Depuis plusieurs mois, le CRA-W teste un pulvérisateur relié à l’intelligence artificielle. Équipée de caméras et lumières LED, la machine cible localement les mauvaises herbes. Elle permet de réduire jusqu’à 90 % l’utilisation de pesticides sur le champ.
Ce n’est plus un tabou : les nouvelles technologies font aujourd’hui pleinement partie des outils au service des agriculteurs. En témoignent les robots agricoles autonomes et connectés.
À Gembloux, du côté du Centre wallon de Recherches agronomiques (CRA-W), la dernière innovation en vogue prend la forme d’un pulvérisateur de précision renommé Ara, développé en Suisse. L’engin permet de cibler localement les mauvaises herbes, appelées adventices. Il est équipé de buses d’épandage très rapprochées, mais surtout d’un système relié à l’intelligence artificielle.
"La machine est équipée d’une caméra constituée de capteurs spectraux. Cette caméra va pouvoir identifier les mauvaises herbes dans la culture. Et grâce à l’intelligence artificielle, elle va pouvoir déclencher la buse sous laquelle la mauvaise herbe se trouve," explique Quentin Limbourg, chef de projet de l’unité Productions végétales au CRA-W.
"Par rapport à un pulvérisateur classique qui a une buse tous les 50 centimètres, ici on est vraiment très rapproché : il y a une buse tous les quatre centimètres, qui travaille de manière très ciblée."
Une efficacité robotique à l’étude
Disponible sur le marché depuis quatre ans, cette machine permet donc de diminuer l’utilisation d’herbicides ou de pesticides sur les cultures. Aux côtés d’autres robots, Ara est actuellement testée avec attention par le CRA-W, dans le cadre du projet européen AgRoboConnect.
"On travaille sur une plateforme regroupant différentes parcelles et cultures. On se concentre sur une rotation maïs, betterave et froment," détaille Alix Hubaux, attachée scientifique au CRA-W.

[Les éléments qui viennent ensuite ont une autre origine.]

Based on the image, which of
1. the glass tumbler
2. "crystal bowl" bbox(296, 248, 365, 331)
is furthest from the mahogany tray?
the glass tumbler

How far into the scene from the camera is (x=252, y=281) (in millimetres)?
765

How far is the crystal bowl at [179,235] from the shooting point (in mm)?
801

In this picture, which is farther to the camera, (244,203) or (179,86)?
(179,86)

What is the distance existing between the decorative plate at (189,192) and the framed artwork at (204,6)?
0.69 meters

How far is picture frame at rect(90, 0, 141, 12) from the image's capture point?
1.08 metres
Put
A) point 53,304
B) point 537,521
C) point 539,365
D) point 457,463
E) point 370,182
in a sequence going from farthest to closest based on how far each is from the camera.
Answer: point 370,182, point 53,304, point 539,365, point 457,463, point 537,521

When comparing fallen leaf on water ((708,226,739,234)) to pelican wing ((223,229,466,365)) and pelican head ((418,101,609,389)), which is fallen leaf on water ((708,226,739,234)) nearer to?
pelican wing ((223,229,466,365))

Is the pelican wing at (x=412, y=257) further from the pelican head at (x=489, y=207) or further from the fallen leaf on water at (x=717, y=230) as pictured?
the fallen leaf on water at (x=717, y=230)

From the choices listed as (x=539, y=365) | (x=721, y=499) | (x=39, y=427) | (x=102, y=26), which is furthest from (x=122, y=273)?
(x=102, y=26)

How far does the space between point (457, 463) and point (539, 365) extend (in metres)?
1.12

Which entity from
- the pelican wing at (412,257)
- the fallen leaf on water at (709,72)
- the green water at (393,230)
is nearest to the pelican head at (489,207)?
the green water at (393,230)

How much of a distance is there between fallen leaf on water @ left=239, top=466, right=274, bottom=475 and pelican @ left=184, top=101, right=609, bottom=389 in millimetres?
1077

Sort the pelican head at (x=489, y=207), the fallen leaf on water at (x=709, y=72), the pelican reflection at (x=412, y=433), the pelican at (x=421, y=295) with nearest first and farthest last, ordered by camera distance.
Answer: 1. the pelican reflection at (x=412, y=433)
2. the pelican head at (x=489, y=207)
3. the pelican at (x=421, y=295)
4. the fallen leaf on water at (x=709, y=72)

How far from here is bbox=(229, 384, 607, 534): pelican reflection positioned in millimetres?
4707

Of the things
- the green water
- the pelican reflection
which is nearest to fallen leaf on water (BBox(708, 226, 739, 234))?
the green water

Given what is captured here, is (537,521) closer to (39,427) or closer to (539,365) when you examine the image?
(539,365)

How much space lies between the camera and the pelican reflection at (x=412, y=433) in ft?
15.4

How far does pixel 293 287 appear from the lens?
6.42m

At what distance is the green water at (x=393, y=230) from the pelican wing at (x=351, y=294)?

L’équipe détachée sur cette recherche travaille en plusieurs étapes."On met en place des quadrats que l’on suit au fil de la saison en prenant des images à l’aide d’un drone. On va ensuite géoréférencer chaque adventice et observer, au fil du temps, l’efficacité de chaque innovation."
Une carapace résistante au vent
Les observations collectées par le CRA-W seront analysées dans quelques mois. Mais plusieurs avantages, liés notamment à la forme en carapace du pulvérisateur Ara, peuvent déjà être mis en avant.
"Aujourd’hui, on a pas mal de vent. Si on était sur une pulvérisation classique, on ne pourrait pas traiter les mauvaises herbes. Mais grâce à cette carapace, qui crée un environnement fermé, on peut pulvériser," explique Julien Theys, technicien de recherche au CRA-W.
"On peut aussi imaginer pulvériser dans des conditions nocturnes. Grâce aux lumières LED, c’est parfaitement possible."
Une machine onéreuse
Une licence est naturellement nécessaire pour utiliser cette machine de pointe. Il faut également mettre la main au portefeuille : coût estimé, 140 000 euros à l’achat, auxquels s’ajoute un coût de maintenance annuel de 6 000 euros.
"Ces machines deviennent très onéreuses, ce qui va peut-être changer la manière dont les agriculteurs acquièrent leur matériel," poursuit Quentin Limbourg. "Le débit de chantier est très faible. Je pense donc qu’un agriculteur seul ne pourra jamais se procurer une telle machine."
La solution se situe donc peut-être du côté des entrepreneurs agricoles : "C’est ce qui se passe de plus en plus en Belgique. Un entrepreneur pourrait très bien acheter la machine, proposer ses services et couvrir un nombre d’hectares beaucoup plus élevé."
Au total, l’outil permet aux exploitants d’économiser jusqu’à 90 % du produit répandu sur les champs contre les adventices. La plus-value est donc à la fois économique et environnementale.